┌─ Supplied records
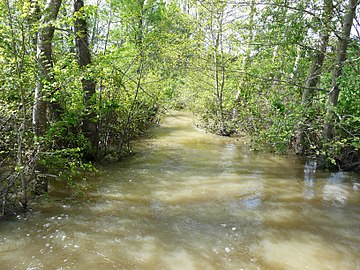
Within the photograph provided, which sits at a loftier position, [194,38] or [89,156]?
[194,38]

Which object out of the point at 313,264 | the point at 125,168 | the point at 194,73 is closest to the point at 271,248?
the point at 313,264

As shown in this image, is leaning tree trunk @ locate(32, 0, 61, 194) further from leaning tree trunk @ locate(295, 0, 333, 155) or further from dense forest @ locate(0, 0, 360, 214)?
leaning tree trunk @ locate(295, 0, 333, 155)

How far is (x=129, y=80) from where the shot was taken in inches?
307

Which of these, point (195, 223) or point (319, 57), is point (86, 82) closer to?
point (195, 223)

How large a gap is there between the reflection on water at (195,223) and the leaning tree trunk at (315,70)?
1024mm

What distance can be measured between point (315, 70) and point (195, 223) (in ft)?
17.4

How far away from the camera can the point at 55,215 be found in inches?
169

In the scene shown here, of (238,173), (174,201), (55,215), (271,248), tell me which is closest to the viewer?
(271,248)

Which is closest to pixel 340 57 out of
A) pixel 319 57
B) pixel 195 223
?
pixel 319 57

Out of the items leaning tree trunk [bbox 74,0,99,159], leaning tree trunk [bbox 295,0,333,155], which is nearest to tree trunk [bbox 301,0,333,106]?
leaning tree trunk [bbox 295,0,333,155]

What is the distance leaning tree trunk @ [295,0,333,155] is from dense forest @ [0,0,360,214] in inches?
1.2

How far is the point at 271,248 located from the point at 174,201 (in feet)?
6.05

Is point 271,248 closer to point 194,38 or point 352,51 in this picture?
point 352,51

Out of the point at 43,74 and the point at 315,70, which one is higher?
the point at 315,70
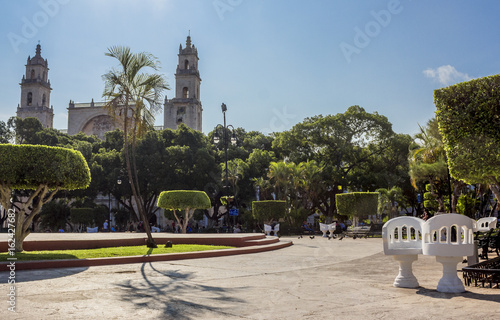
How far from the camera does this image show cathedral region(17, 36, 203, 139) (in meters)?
69.0

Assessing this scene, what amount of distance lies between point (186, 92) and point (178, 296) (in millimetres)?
66358

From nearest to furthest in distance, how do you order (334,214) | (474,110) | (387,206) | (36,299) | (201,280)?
(36,299) → (201,280) → (474,110) → (387,206) → (334,214)

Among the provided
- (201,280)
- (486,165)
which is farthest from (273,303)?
(486,165)

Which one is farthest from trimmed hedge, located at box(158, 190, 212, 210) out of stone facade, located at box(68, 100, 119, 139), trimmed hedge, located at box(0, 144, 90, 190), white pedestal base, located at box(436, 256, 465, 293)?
stone facade, located at box(68, 100, 119, 139)

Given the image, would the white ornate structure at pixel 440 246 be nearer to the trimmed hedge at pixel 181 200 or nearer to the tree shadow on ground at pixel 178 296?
the tree shadow on ground at pixel 178 296

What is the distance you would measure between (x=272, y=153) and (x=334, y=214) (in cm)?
930

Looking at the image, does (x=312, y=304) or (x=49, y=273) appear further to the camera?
(x=49, y=273)

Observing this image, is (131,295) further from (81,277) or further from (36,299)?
(81,277)

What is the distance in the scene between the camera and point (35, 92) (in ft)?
244

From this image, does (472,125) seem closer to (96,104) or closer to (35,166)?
(35,166)

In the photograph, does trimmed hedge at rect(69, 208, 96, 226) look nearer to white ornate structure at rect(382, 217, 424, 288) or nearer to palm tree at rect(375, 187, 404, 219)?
palm tree at rect(375, 187, 404, 219)

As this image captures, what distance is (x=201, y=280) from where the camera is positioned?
7922 mm

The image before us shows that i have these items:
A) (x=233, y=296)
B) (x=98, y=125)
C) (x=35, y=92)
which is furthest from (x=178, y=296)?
(x=35, y=92)

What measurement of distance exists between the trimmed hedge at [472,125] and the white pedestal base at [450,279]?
13.6ft
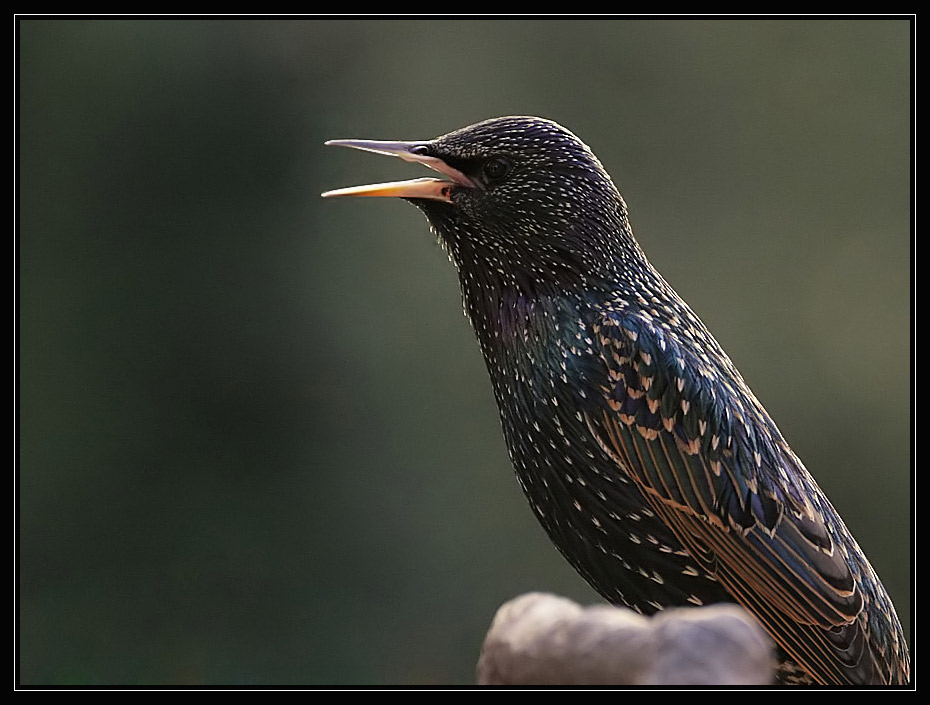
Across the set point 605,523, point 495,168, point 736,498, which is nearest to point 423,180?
point 495,168

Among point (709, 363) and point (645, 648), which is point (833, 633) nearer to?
point (709, 363)

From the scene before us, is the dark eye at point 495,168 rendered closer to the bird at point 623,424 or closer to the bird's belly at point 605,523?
the bird at point 623,424

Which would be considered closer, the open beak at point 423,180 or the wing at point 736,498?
the wing at point 736,498

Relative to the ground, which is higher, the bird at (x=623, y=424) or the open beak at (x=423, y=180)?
the open beak at (x=423, y=180)

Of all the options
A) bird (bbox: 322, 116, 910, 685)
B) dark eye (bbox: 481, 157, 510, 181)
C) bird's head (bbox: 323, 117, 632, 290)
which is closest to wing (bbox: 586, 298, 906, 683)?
bird (bbox: 322, 116, 910, 685)

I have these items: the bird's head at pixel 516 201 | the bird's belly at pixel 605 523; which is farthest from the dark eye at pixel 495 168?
the bird's belly at pixel 605 523
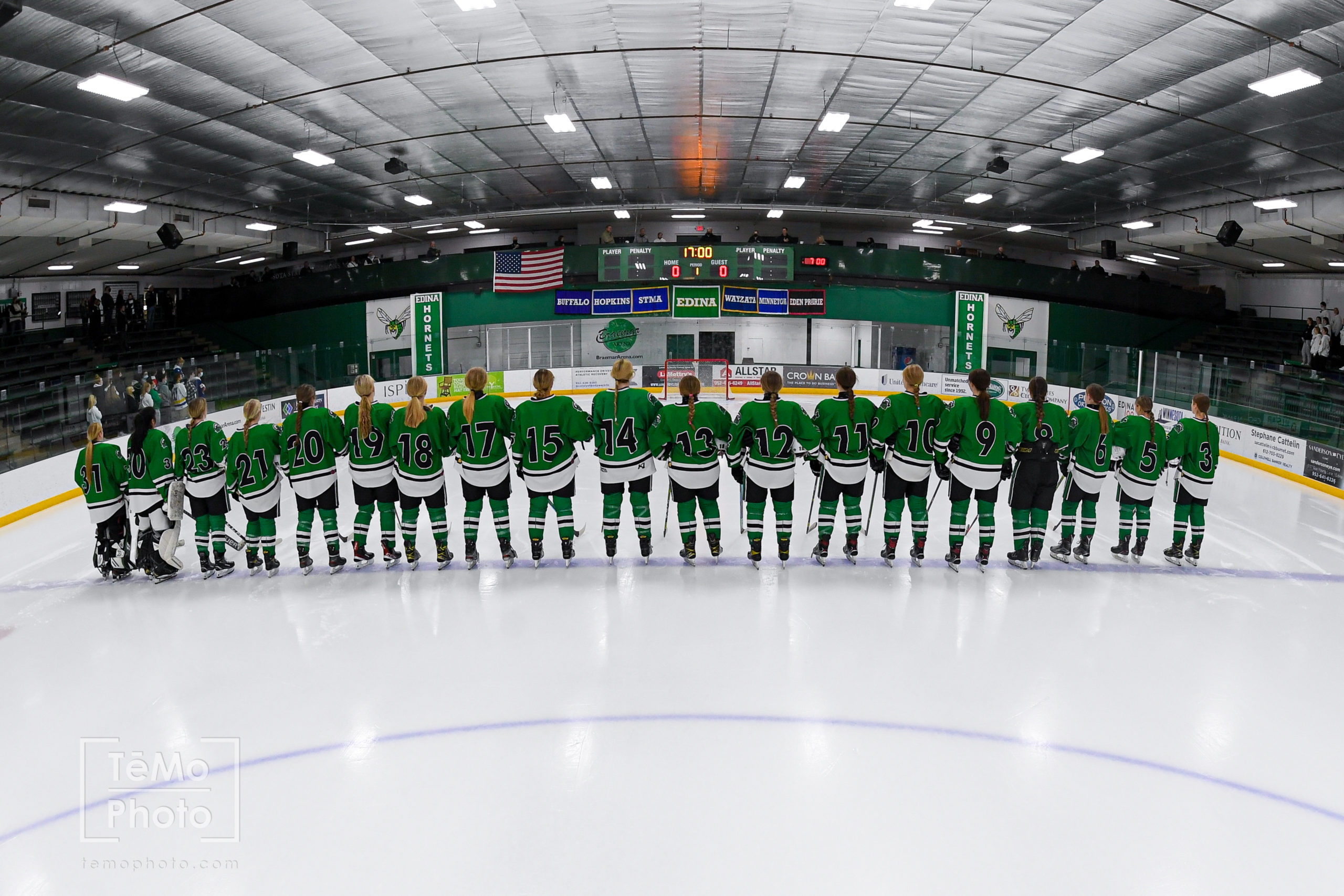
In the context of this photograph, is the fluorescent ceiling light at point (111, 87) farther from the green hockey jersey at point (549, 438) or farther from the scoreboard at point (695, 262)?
└─
> **Task to carry out**: Rewrite all the entries above with "dense forest" changed to "thick woodland" and nothing else altered, leaving out the pictures.

> **Reply**:
Within the photograph provided, which sits at a loftier position, [194,38] or [89,156]?
[194,38]

Which object out of the point at 313,264 | the point at 125,168 | the point at 194,73 is closest to the point at 271,248?
the point at 313,264

As shown in this image, is leaning tree trunk @ locate(32, 0, 61, 194) further from leaning tree trunk @ locate(295, 0, 333, 155) or further from thick woodland @ locate(0, 0, 360, 214)?
leaning tree trunk @ locate(295, 0, 333, 155)

How far is (x=129, y=80) from where the shot was taken in inches?
307

Which of these, point (195, 223) or point (319, 57), is point (86, 82) closer to?
point (195, 223)

How large a gap is there between the reflection on water at (195,223) and the leaning tree trunk at (315,70)?
1024mm

What distance can be measured between point (315, 70) and point (195, 223) (in ft)?
17.4

How far away from the camera can the point at 55,215 be found in inches?
169

In the scene shown here, of (238,173), (174,201), (55,215), (271,248), tell me which is closest to the viewer?
(271,248)

Which is closest to pixel 340 57 out of
A) pixel 319 57
B) pixel 195 223
?
pixel 319 57

Out of the items leaning tree trunk [bbox 74,0,99,159], leaning tree trunk [bbox 295,0,333,155], which is nearest to tree trunk [bbox 301,0,333,106]?
leaning tree trunk [bbox 295,0,333,155]

What is the distance leaning tree trunk @ [295,0,333,155] is from thick woodland @ [0,0,360,214] in inches?
1.2

How far is the point at 271,248 located from the point at 174,201 (in feet)?
6.05

Is point 271,248 closer to point 194,38 or point 352,51 in this picture?
point 352,51

Out of the point at 43,74 and the point at 315,70, which one is higher?
the point at 315,70
How far from the camera does this image show cathedral region(17, 36, 203, 139) (in meters)?
69.0

Assessing this scene, what amount of distance lies between point (186, 92) and point (178, 296) (in millimetres)?
66358

From nearest to furthest in distance, how do you order (334,214) | (474,110) | (387,206) | (36,299) | (201,280)?
(36,299) → (201,280) → (474,110) → (387,206) → (334,214)

Among the provided
- (201,280)
- (486,165)
which is farthest from (273,303)?
(486,165)

Which one is farthest from trimmed hedge, located at box(158, 190, 212, 210) out of stone facade, located at box(68, 100, 119, 139), trimmed hedge, located at box(0, 144, 90, 190), white pedestal base, located at box(436, 256, 465, 293)?
stone facade, located at box(68, 100, 119, 139)

Given the image, would the white ornate structure at pixel 440 246 be nearer to the trimmed hedge at pixel 181 200 or nearer to the tree shadow on ground at pixel 178 296?
the tree shadow on ground at pixel 178 296

What is the distance you would measure between (x=272, y=153) and (x=334, y=214) (in cm)?
930

Looking at the image, does (x=312, y=304) or (x=49, y=273) appear further to the camera?
(x=49, y=273)

Observing this image, is (131,295) further from (81,277) or further from (36,299)?
(81,277)

What is the distance in the scene between the camera and point (35, 92) (in ft)?
244

From this image, does (472,125) seem closer to (96,104) or closer to (35,166)?
(35,166)

In the photograph, does trimmed hedge at rect(69, 208, 96, 226) look nearer to white ornate structure at rect(382, 217, 424, 288) or nearer to palm tree at rect(375, 187, 404, 219)?
palm tree at rect(375, 187, 404, 219)

As this image captures, what distance is (x=201, y=280) from where the camera is positioned?
7922 mm

The image before us shows that i have these items:
A) (x=233, y=296)
B) (x=98, y=125)
C) (x=35, y=92)
which is furthest from (x=178, y=296)?
(x=35, y=92)

What measurement of distance exists between the trimmed hedge at [472,125] and the white pedestal base at [450,279]?
13.6ft
Across the set point 605,523, point 495,168, point 736,498, which is nearest to point 423,180?
point 495,168

Among point (709, 363) and point (645, 648), which is point (833, 633) nearer to?
point (709, 363)

From the scene before us, is the dark eye at point 495,168 rendered closer to the bird at point 623,424 or closer to the bird's belly at point 605,523?
the bird at point 623,424

Which would be considered closer, the open beak at point 423,180 or the wing at point 736,498?
the wing at point 736,498

Relative to the ground, which is higher, the bird at (x=623, y=424) or the open beak at (x=423, y=180)?
the open beak at (x=423, y=180)

Of all the options
A) bird (bbox: 322, 116, 910, 685)
B) dark eye (bbox: 481, 157, 510, 181)
C) bird's head (bbox: 323, 117, 632, 290)
which is closest to wing (bbox: 586, 298, 906, 683)?
bird (bbox: 322, 116, 910, 685)

I have these items: the bird's head at pixel 516 201 | the bird's belly at pixel 605 523; which is farthest from the dark eye at pixel 495 168?
the bird's belly at pixel 605 523
In the context of this photograph, is the fluorescent ceiling light at point (111, 87) farther from the green hockey jersey at point (549, 438) or farther from the scoreboard at point (695, 262)?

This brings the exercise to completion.